Yukarıdaki korkunç cümleyi, "Mersin'de 6 çocuklu bir inşaat işçisinin dayanılması güç yaşam koşullarına katlanamadığı ve hayatına son verdiği" haberinden sonra kurmuş olmasının başka bir açıklaması ve amacı olabilir mi?
Bir kez daha vurgulayalım: Ekonomik krizin hızla ve durmaksızın derinleştiği, gelecek kaygısının yerini yaşam savaşına bıraktığı bir ülke, emekçilere umutsuzluktan başka bir seçenek sunmamaktadır. Bugün ülkeyi yönetenler ve bir avuç sermaye sahibi, pandemi koşullarını fırsata çevirip kârlarına kâr katmakta ve halkın üstüne çöken umutsuzluk havasını arsızca tavırları ve söylemleriyle kasten ağırlaştırmaya çalışmaktadırlar.

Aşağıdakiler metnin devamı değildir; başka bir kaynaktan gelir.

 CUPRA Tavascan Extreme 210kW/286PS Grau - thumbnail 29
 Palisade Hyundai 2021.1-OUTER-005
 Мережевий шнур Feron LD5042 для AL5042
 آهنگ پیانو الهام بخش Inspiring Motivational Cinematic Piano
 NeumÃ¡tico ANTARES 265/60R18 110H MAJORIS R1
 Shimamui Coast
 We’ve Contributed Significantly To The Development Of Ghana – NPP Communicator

AKP'nin son 20 yılda ülkemizi getirdiği noktada bir belediye başkanı çıkmış, yaşanan intiharların ekonominin gidişatı ve körükledikleri umutsuzluk havası ile hiçbir ilgisinin olamayacağını savunuyor. Çünkü yöneticilerinden biri olduğu kentte binlerce emekçinin açlık ve yoksullukla boğuştuğunu, her geçen gün durumlarının daha da kötüleştiğini biliyor.
Esas mesleği eczacılık olan, bugünlerde psikologluğa soyunan Mustafa Gültak, açıkça emekçilere yoksulluğu reva görüyor, Afrika’da var olan sefaleti işaret ederek şükredilmesini, boyun eğilmesini, patronların serveti için her zorluğa katlanılmasını ve sadece bu serveti çoğaltmaya çalışılırken ölünmesini istiyor.
Cevaben şunu söylüyoruz: Afrika’da da ülkemizde de yoksulluğun nedeni, patronların kârından başka şey düşünmeyen bu düzendir. İnsanların psikolojik dengelerini bozan ve onları yıkımın eşiğine sürükleyen, aynı zamanda, içinde yaşadıkları koşullar ve bu koşulları yaratan bu kahrolası düzendir.
Pandemi koşullarını bahane ederek halkımızın yoksulluğunu katmerlendiren patronları ve onların sözcülerini uyarıyoruz: Haddinizi bilin, ayağınızı denk alın! Karşınızda savunduğunuz düzeni ve onun yarattığı tüm pislikleri süpürmeye hazırlanan koskoca Türkiye işçi sınıfı ve emekçi halk duruyor.